Obligation to valorize contracts
Parties often conclude contracts that remain in place for a number of years. During that period, the costs fulfilling the agreement can increase at no fault of the economic operator (e. g. due to tax or administrative fee increases). In order to protect economic operators that are parties to such long-term agreements, the Amendment introduces an obligation to valorize contracts if such are concluded for a period of more than 12 months. Such agreements shall contain provisions referring to the rules for altering the economic operator’s remuneration in case of changes to tax rates, an increase in the amount of the statutory minimum wage, and alterations to social or health insurance premiums.
New rules for retaining deposits
Under the Amendment, the contracting entity can retain the deposit with interest only in case the economic operator has not complied with the request to submit the statutory required documents, if such non-compliance is a result of fault, and - more importantly -- the non-compliance would prevent the contracting entity from awarding the contract to the economic operator concerned. The currently binding regulations regarding deposits were designed to prevent cartel collusions. However, they often result in situations in which operators taking part in tender procedure lose their deposits as a result of incomplete documentation, even if their offer was e.g. the least favorable one.
Joint and several liability of the economic operator and its subcontractors
Pursuant to the Amendment, an economic operator can rely on the knowledge and experience, technical resources, financial capacities, and economic potential of subcontractors. If this is the case, the economic operator is obliged to demonstrate to the contracting entity that the subcontractor has access to sufficient resources to fulfill a contract. It shall be proven in particular by submitting a written commitment by the subcontractors to provide the economic operator with the necessary resources for as long as they may be required throughout duration of the contract. The economic operator and its subcontractor are subject to joint and several liability for the damage inflicted by a failure to deliver the resources, as long as the non-delivery is fully attributed to the subcontractor.
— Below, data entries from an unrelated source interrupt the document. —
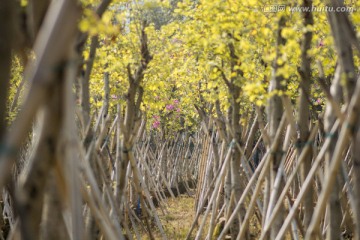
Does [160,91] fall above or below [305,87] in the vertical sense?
above

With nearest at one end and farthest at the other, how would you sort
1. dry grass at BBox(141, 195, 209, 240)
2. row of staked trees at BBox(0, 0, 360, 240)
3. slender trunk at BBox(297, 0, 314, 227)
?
row of staked trees at BBox(0, 0, 360, 240) → slender trunk at BBox(297, 0, 314, 227) → dry grass at BBox(141, 195, 209, 240)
Under the Amendment, economic operators participating in a tender procedure may limit access to information they regard as company secrets, but they will have to prove that the data subject to protection indeed involves corporate secrets. In addition, the Amendment introduces a simplified tender procedure for non-priority services. It also contains provisions referring to the use of exemplary forms of agreements, rules and other documents that are applied by public contracts.
The Amendment has been positively recognized by practicing lawyers and representatives of legal doctrine.